(Dataset excerpt)
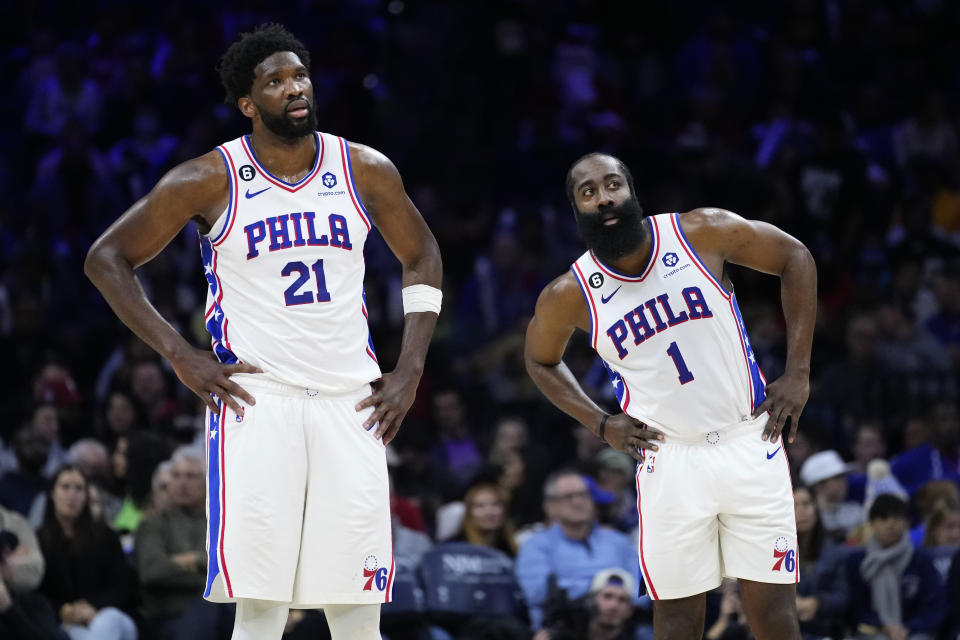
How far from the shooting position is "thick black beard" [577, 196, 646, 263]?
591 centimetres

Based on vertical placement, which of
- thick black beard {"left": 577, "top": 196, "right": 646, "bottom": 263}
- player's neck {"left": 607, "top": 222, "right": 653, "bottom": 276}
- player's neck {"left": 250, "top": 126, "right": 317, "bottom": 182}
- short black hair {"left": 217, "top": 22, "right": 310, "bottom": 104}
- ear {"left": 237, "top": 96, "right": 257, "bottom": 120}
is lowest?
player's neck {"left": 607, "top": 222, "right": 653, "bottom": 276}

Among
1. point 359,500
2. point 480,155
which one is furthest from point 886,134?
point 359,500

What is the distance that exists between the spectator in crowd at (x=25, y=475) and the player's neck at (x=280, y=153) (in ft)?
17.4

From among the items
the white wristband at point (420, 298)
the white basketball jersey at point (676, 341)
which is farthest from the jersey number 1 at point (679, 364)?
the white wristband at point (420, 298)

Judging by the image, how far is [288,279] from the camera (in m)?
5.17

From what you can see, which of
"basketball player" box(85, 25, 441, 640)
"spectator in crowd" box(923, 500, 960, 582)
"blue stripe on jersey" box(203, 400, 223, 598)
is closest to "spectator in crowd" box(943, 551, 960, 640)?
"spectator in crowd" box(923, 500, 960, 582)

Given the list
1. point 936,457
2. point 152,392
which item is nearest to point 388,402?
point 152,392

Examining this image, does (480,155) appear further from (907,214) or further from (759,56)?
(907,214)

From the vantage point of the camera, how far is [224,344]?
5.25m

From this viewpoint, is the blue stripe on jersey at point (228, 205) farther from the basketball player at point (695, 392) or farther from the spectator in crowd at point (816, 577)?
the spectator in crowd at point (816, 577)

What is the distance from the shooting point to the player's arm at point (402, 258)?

Exercise prompt >> Edit all of the data above so that every occurrence of "blue stripe on jersey" becomes "blue jersey stripe", leaving everything else unchanged. Leave the pictures out of your answer.

Correct output >>
How far from the shooting position is "thick black beard" [577, 196, 646, 263]?
591 centimetres

Based on vertical placement, which of
- thick black beard {"left": 577, "top": 196, "right": 646, "bottom": 263}
- player's neck {"left": 607, "top": 222, "right": 653, "bottom": 276}
- player's neck {"left": 250, "top": 126, "right": 317, "bottom": 182}
- short black hair {"left": 217, "top": 22, "right": 310, "bottom": 104}
- ear {"left": 237, "top": 96, "right": 257, "bottom": 120}
is lowest?
player's neck {"left": 607, "top": 222, "right": 653, "bottom": 276}

Among
1. point 359,500
2. point 480,155
which one is furthest from point 886,134?
point 359,500

What is the distance that exists between the spectator in crowd at (x=25, y=475) and the player's neck at (x=280, y=153) (in ft)?
17.4

From among the items
the white wristband at point (420, 298)
the white basketball jersey at point (676, 341)
which is farthest from the jersey number 1 at point (679, 364)?
the white wristband at point (420, 298)

Judging by the image, how far is [288,279] from the camera (in m)?
5.17

From what you can see, which of
"basketball player" box(85, 25, 441, 640)
"spectator in crowd" box(923, 500, 960, 582)
"blue jersey stripe" box(203, 400, 223, 598)
is closest to "spectator in crowd" box(943, 551, 960, 640)?
"spectator in crowd" box(923, 500, 960, 582)

Given the list
1. point 936,457
2. point 152,392
which item is nearest to point 388,402?
point 152,392

Examining this image, does (480,155) appear further from (907,214) or further from (759,56)?
(907,214)

From the vantage point of the camera, how far is [224,344]?
5.25m

From this viewpoint, is the blue jersey stripe at point (228, 205) farther from the basketball player at point (695, 392) or farther from the spectator in crowd at point (816, 577)?
the spectator in crowd at point (816, 577)

What is the distance from the shooting point to the player's arm at point (402, 258)?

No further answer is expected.